(Stored items)

╔══

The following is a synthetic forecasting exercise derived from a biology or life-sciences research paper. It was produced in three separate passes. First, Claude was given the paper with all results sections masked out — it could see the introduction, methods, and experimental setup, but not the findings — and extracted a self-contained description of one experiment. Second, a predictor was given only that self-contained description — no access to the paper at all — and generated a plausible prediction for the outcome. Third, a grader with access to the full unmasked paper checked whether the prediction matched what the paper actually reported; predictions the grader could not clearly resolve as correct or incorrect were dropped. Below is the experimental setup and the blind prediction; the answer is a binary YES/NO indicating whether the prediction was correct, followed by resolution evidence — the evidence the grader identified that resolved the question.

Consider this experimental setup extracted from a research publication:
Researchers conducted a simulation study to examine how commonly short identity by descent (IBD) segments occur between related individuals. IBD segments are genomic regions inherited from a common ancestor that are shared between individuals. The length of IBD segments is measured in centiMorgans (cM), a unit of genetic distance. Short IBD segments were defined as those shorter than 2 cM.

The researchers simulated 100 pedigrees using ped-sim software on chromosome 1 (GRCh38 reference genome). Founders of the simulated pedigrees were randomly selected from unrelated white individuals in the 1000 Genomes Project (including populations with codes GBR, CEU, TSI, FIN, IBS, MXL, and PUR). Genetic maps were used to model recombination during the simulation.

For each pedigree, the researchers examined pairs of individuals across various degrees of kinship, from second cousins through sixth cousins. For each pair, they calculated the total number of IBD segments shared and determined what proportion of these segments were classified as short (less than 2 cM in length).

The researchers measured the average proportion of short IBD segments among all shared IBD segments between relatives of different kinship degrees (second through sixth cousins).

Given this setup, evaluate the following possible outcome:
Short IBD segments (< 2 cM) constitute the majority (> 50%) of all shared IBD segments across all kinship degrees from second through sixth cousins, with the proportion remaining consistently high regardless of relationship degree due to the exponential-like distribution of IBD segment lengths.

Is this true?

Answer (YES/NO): NO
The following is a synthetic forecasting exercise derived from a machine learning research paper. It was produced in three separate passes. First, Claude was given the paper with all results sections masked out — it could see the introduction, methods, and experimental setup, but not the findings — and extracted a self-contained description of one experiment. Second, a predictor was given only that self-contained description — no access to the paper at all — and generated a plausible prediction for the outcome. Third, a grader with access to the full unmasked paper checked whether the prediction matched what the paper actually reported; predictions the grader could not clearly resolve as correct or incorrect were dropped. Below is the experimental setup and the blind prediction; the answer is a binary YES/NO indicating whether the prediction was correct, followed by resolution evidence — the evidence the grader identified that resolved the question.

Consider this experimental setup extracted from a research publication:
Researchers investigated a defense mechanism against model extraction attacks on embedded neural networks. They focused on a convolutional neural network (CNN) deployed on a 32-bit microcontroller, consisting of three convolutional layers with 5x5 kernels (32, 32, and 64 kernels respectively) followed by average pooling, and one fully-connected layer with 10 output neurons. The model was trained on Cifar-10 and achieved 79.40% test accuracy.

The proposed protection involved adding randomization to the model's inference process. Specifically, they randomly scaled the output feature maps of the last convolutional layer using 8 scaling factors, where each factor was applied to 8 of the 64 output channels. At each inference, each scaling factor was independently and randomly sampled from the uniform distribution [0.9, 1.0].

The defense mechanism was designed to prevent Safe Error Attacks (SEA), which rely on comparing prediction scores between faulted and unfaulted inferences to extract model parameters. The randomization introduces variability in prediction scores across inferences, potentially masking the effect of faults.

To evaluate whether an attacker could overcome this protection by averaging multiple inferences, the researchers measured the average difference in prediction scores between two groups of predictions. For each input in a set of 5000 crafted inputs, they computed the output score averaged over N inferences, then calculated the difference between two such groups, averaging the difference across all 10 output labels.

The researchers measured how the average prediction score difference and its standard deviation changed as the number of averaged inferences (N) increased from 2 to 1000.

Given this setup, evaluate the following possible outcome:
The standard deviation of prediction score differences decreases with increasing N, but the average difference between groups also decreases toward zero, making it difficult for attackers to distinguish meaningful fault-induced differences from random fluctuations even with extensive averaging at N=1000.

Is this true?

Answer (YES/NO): NO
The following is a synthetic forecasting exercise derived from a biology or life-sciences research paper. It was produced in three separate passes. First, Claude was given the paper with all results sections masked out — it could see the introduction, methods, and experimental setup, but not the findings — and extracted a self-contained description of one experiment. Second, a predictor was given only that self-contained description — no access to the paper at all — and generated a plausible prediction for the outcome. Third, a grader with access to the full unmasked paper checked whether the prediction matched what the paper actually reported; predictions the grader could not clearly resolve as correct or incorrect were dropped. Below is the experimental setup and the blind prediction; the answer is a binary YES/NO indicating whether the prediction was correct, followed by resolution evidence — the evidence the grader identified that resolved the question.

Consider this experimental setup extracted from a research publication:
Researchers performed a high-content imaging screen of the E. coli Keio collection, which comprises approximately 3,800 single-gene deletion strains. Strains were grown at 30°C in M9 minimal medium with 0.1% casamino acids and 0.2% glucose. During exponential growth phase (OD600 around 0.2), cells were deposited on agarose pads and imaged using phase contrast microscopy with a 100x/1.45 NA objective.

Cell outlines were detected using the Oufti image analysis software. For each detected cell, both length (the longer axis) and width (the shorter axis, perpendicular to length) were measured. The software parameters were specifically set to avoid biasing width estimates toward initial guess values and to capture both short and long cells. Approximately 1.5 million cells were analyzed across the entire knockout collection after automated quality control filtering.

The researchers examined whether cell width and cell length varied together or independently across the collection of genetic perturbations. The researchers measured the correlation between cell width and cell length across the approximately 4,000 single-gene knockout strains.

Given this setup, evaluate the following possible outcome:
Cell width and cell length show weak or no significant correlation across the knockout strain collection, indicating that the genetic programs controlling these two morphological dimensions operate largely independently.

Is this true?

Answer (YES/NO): YES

╚══

**Your task:** Starting at the top of the records, copy every line exactly.

**Result of this exercise:**
The following is a synthetic forecasting exercise derived from a biology or life-sciences research paper. It was produced in three separate passes. First, Claude was given the paper with all results sections masked out — it could see the introduction, methods, and experimental setup, but not the findings — and extracted a self-contained description of one experiment. Second, a predictor was given only that self-contained description — no access to the paper at all — and generated a plausible prediction for the outcome. Third, a grader with access to the full unmasked paper checked whether the prediction matched what the paper actually reported; predictions the grader could not clearly resolve as correct or incorrect were dropped. Below is the experimental setup and the blind prediction; the answer is a binary YES/NO indicating whether the prediction was correct, followed by resolution evidence — the evidence the grader identified that resolved the question.

Consider this experimental setup extracted from a research publication:
Researchers conducted a simulation study to examine how commonly short identity by descent (IBD) segments occur between related individuals. IBD segments are genomic regions inherited from a common ancestor that are shared between individuals. The length of IBD segments is measured in centiMorgans (cM), a unit of genetic distance. Short IBD segments were defined as those shorter than 2 cM.

The researchers simulated 100 pedigrees using ped-sim software on chromosome 1 (GRCh38 reference genome). Founders of the simulated pedigrees were randomly selected from unrelated white individuals in the 1000 Genomes Project (including populations with codes GBR, CEU, TSI, FIN, IBS, MXL, and PUR). Genetic maps were used to model recombination during the simulation.

For each pedigree, the researchers examined pairs of individuals across various degrees of kinship, from second cousins through sixth cousins. For each pair, they calculated the total number of IBD segments shared and determined what proportion of these segments were classified as short (less than 2 cM in length).

The researchers measured the average proportion of short IBD segments among all shared IBD segments between relatives of different kinship degrees (second through sixth cousins).

Given this setup, evaluate the following possible outcome:
Short IBD segments (< 2 cM) constitute the majority (> 50%) of all shared IBD segments across all kinship degrees from second through sixth cousins, with the proportion remaining consistently high regardless of relationship degree due to the exponential-like distribution of IBD segment lengths.

Is this true?

Answer (YES/NO): NO
The following is a synthetic forecasting exercise derived from a machine learning research paper. It was produced in three separate passes. First, Claude was given the paper with all results sections masked out — it could see the introduction, methods, and experimental setup, but not the findings — and extracted a self-contained description of one experiment. Second, a predictor was given only that self-contained description — no access to the paper at all — and generated a plausible prediction for the outcome. Third, a grader with access to the full unmasked paper checked whether the prediction matched what the paper actually reported; predictions the grader could not clearly resolve as correct or incorrect were dropped. Below is the experimental setup and the blind prediction; the answer is a binary YES/NO indicating whether the prediction was correct, followed by resolution evidence — the evidence the grader identified that resolved the question.

Consider this experimental setup extracted from a research publication:
Researchers investigated a defense mechanism against model extraction attacks on embedded neural networks. They focused on a convolutional neural network (CNN) deployed on a 32-bit microcontroller, consisting of three convolutional layers with 5x5 kernels (32, 32, and 64 kernels respectively) followed by average pooling, and one fully-connected layer with 10 output neurons. The model was trained on Cifar-10 and achieved 79.40% test accuracy.

The proposed protection involved adding randomization to the model's inference process. Specifically, they randomly scaled the output feature maps of the last convolutional layer using 8 scaling factors, where each factor was applied to 8 of the 64 output channels. At each inference, each scaling factor was independently and randomly sampled from the uniform distribution [0.9, 1.0].

The defense mechanism was designed to prevent Safe Error Attacks (SEA), which rely on comparing prediction scores between faulted and unfaulted inferences to extract model parameters. The randomization introduces variability in prediction scores across inferences, potentially masking the effect of faults.

To evaluate whether an attacker could overcome this protection by averaging multiple inferences, the researchers measured the average difference in prediction scores between two groups of predictions. For each input in a set of 5000 crafted inputs, they computed the output score averaged over N inferences, then calculated the difference between two such groups, averaging the difference across all 10 output labels.

The researchers measured how the average prediction score difference and its standard deviation changed as the number of averaged inferences (N) increased from 2 to 1000.

Given this setup, evaluate the following possible outcome:
The standard deviation of prediction score differences decreases with increasing N, but the average difference between groups also decreases toward zero, making it difficult for attackers to distinguish meaningful fault-induced differences from random fluctuations even with extensive averaging at N=1000.

Is this true?

Answer (YES/NO): NO
The following is a synthetic forecasting exercise derived from a biology or life-sciences research paper. It was produced in three separate passes. First, Claude was given the paper with all results sections masked out — it could see the introduction, methods, and experimental setup, but not the findings — and extracted a self-contained description of one experiment. Second, a predictor was given only that self-contained description — no access to the paper at all — and generated a plausible prediction for the outcome. Third, a grader with access to the full unmasked paper checked whether the prediction matched what the paper actually reported; predictions the grader could not clearly resolve as correct or incorrect were dropped. Below is the experimental setup and the blind prediction; the answer is a binary YES/NO indicating whether the prediction was correct, followed by resolution evidence — the evidence the grader identified that resolved the question.

Consider this experimental setup extracted from a research publication:
Researchers performed a high-content imaging screen of the E. coli Keio collection, which comprises approximately 3,800 single-gene deletion strains. Strains were grown at 30°C in M9 minimal medium with 0.1% casamino acids and 0.2% glucose. During exponential growth phase (OD600 around 0.2), cells were deposited on agarose pads and imaged using phase contrast microscopy with a 100x/1.45 NA objective.

Cell outlines were detected using the Oufti image analysis software. For each detected cell, both length (the longer axis) and width (the shorter axis, perpendicular to length) were measured. The software parameters were specifically set to avoid biasing width estimates toward initial guess values and to capture both short and long cells. Approximately 1.5 million cells were analyzed across the entire knockout collection after automated quality control filtering.

The researchers examined whether cell width and cell length varied together or independently across the collection of genetic perturbations. The researchers measured the correlation between cell width and cell length across the approximately 4,000 single-gene knockout strains.

Given this setup, evaluate the following possible outcome:
Cell width and cell length show weak or no significant correlation across the knockout strain collection, indicating that the genetic programs controlling these two morphological dimensions operate largely independently.

Is this true?

Answer (YES/NO): YES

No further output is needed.